Start of Information given

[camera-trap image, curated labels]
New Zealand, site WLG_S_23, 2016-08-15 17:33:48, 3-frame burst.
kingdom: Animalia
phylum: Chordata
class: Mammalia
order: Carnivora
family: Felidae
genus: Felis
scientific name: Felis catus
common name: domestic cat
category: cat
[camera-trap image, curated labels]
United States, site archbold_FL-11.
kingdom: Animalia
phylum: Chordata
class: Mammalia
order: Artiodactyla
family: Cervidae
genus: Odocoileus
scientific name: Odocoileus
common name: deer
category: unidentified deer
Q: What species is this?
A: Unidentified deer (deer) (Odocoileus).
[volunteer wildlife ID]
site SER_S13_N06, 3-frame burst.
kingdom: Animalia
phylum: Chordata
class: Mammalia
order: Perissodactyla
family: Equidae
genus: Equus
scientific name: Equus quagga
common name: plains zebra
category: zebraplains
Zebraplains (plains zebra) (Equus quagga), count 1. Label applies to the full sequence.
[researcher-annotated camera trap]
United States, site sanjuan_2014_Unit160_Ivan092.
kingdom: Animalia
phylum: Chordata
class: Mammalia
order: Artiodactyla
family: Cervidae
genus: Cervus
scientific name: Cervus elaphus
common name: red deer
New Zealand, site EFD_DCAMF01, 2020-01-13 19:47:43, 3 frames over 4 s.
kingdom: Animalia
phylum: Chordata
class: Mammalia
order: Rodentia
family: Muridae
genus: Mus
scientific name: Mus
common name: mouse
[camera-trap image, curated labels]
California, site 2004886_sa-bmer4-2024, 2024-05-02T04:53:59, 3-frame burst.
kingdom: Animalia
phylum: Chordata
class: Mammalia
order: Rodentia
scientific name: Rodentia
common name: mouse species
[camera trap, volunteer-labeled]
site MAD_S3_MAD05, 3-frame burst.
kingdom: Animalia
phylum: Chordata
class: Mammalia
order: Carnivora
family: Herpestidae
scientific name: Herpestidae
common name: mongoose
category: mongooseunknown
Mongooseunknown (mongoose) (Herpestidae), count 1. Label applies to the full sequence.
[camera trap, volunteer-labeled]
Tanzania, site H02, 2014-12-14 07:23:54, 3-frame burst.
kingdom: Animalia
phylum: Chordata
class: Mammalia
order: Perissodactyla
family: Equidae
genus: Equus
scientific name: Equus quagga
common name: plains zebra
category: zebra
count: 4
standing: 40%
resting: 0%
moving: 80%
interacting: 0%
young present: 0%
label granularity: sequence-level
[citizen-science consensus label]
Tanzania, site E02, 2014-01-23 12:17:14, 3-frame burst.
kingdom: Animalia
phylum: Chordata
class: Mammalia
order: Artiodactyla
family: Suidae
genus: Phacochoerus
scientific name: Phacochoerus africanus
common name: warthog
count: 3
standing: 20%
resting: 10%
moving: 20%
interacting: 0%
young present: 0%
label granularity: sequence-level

End of Information given

**Exercise description:**
The response should be an exact copy of all the records above.

**Solution:**
[camera-trap image, curated labels]
New Zealand, site WLG_S_23, 2016-08-15 17:33:48, 3-frame burst.
kingdom: Animalia
phylum: Chordata
class: Mammalia
order: Carnivora
family: Felidae
genus: Felis
scientific name: Felis catus
common name: domestic cat
category: cat
[camera-trap image, curated labels]
United States, site archbold_FL-11.
kingdom: Animalia
phylum: Chordata
class: Mammalia
order: Artiodactyla
family: Cervidae
genus: Odocoileus
scientific name: Odocoileus
common name: deer
category: unidentified deer
Q: What species is this?
A: Unidentified deer (deer) (Odocoileus).
[volunteer wildlife ID]
site SER_S13_N06, 3-frame burst.
kingdom: Animalia
phylum: Chordata
class: Mammalia
order: Perissodactyla
family: Equidae
genus: Equus
scientific name: Equus quagga
common name: plains zebra
category: zebraplains
Zebraplains (plains zebra) (Equus quagga), count 1. Label applies to the full sequence.
[researcher-annotated camera trap]
United States, site sanjuan_2014_Unit160_Ivan092.
kingdom: Animalia
phylum: Chordata
class: Mammalia
order: Artiodactyla
family: Cervidae
genus: Cervus
scientific name: Cervus elaphus
common name: red deer
New Zealand, site EFD_DCAMF01, 2020-01-13 19:47:43, 3 frames over 4 s.
kingdom: Animalia
phylum: Chordata
class: Mammalia
order: Rodentia
family: Muridae
genus: Mus
scientific name: Mus
common name: mouse
[camera-trap image, curated labels]
California, site 2004886_sa-bmer4-2024, 2024-05-02T04:53:59, 3-frame burst.
kingdom: Animalia
phylum: Chordata
class: Mammalia
order: Rodentia
scientific name: Rodentia
common name: mouse species
[camera trap, volunteer-labeled]
site MAD_S3_MAD05, 3-frame burst.
kingdom: Animalia
phylum: Chordata
class: Mammalia
order: Carnivora
family: Herpestidae
scientific name: Herpestidae
common name: mongoose
category: mongooseunknown
Mongooseunknown (mongoose) (Herpestidae), count 1. Label applies to the full sequence.
[camera trap, volunteer-labeled]
Tanzania, site H02, 2014-12-14 07:23:54, 3-frame burst.
kingdom: Animalia
phylum: Chordata
class: Mammalia
order: Perissodactyla
family: Equidae
genus: Equus
scientific name: Equus quagga
common name: plains zebra
category: zebra
count: 4
standing: 40%
resting: 0%
moving: 80%
interacting: 0%
young present: 0%
label granularity: sequence-level
[citizen-science consensus label]
Tanzania, site E02, 2014-01-23 12:17:14, 3-frame burst.
kingdom: Animalia
phylum: Chordata
class: Mammalia
order: Artiodactyla
family: Suidae
genus: Phacochoerus
scientific name: Phacochoerus africanus
common name: warthog
count: 3
standing: 20%
resting: 10%
moving: 20%
interacting: 0%
young present: 0%
label granularity: sequence-level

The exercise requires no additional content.